I have the following dataframe with timeseries data:
import pandas as pd
import numpy as np
test_dict = {'time': ['2018-01-01 00:00:00+00:00', '2018-01-01 00:15:00+00:00', '2018-01-01 00:30:00+00:00', '2018-01-01 00:45:00+00:00',
'2018-01-02 00:00:00+00:00', '2018-01-02 00:15:00+00:00', '2018-01-02 00:30:00+00:00', '2018-01-02 00:45:00+00:00',
'2018-01-01 00:00:00+00:00', '2018-01-01 00:15:00+00:00', '2018-01-01 00:30:00+00:00', '2018-01-01 00:45:00+00:00'],
'id_day': [1,1,1,1,2,2,2,2,1,1,1,1],
'name':['sensor1', 'sensor1', 'sensor1', 'sensor1', 'sensor1', 'sensor1', 'sensor1', 'sensor1', 'sensor2', 'sensor2', 'sensor2', 'sensor2'],
'id_unique': [1,1,1,1,2,2,2,2,3,3,3,3],
'class': ['type1', 'type1', 'type1', 'type1', 'type1', 'type1', 'type1', 'type1', 'type2', 'type2', 'type2', 'type2'],
'value': np.random.randint(5,25, size = 12)}
testframe = pd.DataFrame(test_dict)
testframe['time'] = pd.to_datetime(testframe['time'])
As you can see, there are several time series underneath each other. Each time series has a time with 15 min sapling rate, an id_day, the name of the sensor, a id_unique (is unique to each time series to bee able to separate them), a class and some values for each timestamp. In the real dataset, each time series has a length of 24h = 96*15 minutes. I hope the situation is clear, if not just ask for it and I will provide further explanations.

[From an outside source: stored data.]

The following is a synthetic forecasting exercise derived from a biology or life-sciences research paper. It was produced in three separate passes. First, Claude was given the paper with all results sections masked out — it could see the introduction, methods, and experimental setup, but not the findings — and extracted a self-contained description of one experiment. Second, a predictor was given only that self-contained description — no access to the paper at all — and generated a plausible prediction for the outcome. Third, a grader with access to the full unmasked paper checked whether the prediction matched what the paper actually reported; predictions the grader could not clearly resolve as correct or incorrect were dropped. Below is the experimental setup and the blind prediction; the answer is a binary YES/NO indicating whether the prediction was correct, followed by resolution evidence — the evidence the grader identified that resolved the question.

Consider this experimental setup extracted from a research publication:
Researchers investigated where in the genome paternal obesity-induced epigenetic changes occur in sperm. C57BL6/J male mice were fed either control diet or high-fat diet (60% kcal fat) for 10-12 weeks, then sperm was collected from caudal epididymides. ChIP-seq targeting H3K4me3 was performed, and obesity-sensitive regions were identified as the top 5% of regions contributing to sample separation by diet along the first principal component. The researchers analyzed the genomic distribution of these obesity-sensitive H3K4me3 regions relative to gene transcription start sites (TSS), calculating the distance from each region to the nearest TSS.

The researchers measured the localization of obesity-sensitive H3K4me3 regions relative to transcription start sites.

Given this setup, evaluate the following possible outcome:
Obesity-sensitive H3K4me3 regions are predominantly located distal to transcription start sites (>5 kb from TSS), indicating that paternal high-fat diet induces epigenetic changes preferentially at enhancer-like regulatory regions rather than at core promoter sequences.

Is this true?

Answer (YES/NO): NO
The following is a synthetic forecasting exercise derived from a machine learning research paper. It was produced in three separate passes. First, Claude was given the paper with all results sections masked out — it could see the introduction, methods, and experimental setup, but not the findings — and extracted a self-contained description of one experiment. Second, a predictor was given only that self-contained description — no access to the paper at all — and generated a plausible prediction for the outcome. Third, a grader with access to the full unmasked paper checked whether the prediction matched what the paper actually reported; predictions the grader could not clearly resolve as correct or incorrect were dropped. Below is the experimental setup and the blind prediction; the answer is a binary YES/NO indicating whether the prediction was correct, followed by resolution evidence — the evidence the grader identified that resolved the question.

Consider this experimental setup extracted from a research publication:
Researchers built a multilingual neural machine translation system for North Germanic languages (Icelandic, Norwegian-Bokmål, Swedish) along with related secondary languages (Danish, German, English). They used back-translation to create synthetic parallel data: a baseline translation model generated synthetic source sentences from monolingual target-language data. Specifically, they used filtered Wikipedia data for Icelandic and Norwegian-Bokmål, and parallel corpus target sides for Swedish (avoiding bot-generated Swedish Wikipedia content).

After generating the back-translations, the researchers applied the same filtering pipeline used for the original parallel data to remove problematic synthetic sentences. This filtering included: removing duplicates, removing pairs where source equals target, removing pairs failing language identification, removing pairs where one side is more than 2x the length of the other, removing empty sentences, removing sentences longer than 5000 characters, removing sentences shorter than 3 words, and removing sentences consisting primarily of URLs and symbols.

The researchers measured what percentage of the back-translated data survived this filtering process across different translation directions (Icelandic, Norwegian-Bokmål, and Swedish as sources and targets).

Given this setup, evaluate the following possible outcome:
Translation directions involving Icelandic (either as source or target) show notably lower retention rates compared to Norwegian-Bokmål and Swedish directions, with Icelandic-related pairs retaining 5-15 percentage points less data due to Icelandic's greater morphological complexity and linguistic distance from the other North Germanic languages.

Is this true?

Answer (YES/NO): NO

Now I want to change the sampling rate to, lets say, 10 minutes, 1h, etc. and use mean values for the column value
. The goal is to "delete" all the "obsolete" rows after calculating the mean, so I end up with the same table (but shorter). I have a hard time explaining this better right now, so let me know if anything remains unclear.
EDIT: Expected result:
result_dict = {'time': ['2018-01-01 00:15:00+00:00',
'2018-01-02 00:15:00+00:00',
'2018-01-01 00:15:00+00:00'],
'id_day': [1,2,1],
'name':['sensor1', 'sensor1', 'sensor2'],
'id_unique': [1,2,3],
'class': ['type1', 'type1', 'type2'],
'value': np.random.randint(5,25, size = 3)}
result = pd.DataFrame(result_dict)
result['time'] = pd.to_datetime(result['time'])
Where the value
is the mean value. In this case, I resampled the testframe from 5 minutes to 15 minutes.
EDIT_END
What I tried was:
testframe.set_index('time').groupby(pd.Grouper(freq = '5Min')).mean()
and some other groupby attempts, but they all lead to result, that ignores columns with strings in them.
What would be the correct approach/code to groupby "time", calculate mean of "value" and adjust the rest of the columns acordingly?
Thanks in advance for any hint or ideally a code!
Finally, I did it the hard way and looped through the data. This approach takes a while, but i couldn't find a better solution:
df_resampled_dict = {'time' : list(), 'id_day' : list(), 'name' : list(), 'id_unique' : list(), 'classes' : list(), 'value' : list()}
for id_uni in df['id_unique'].unique():
df_temp = df.loc[df['id_unique'] == id_uni]
name = df_temp['name'].unique()
klasse = df_temp['classes'].unique()
id_day = df_temp['id_day'].unique()
df_temp = df_temp.groupby(pd.Grouper(freq = sampling_rate)).mean()
df_temp = df_temp.reset_index()
df_resampled_dict['value'].extend(df_temp['value'])
df_resampled_dict['classes'].extend([klasse[0]] * len(df_temp['value']))
df_resampled_dict['time'].extend(df_temp['time'])
df_resampled_dict['id_day'].extend([id_day[0]] * len(df_temp['value']))
df_resampled_dict['name'].extend([name[0]] * len(df_temp['value']))
df_resampled_dict['id_unique'].extend([id_uni] * len(df_temp['value']))
df_resampled = pd.DataFrame(df_resampled_dict)
I someone stumbles across this and can offer a faster solution, I am happy to learn!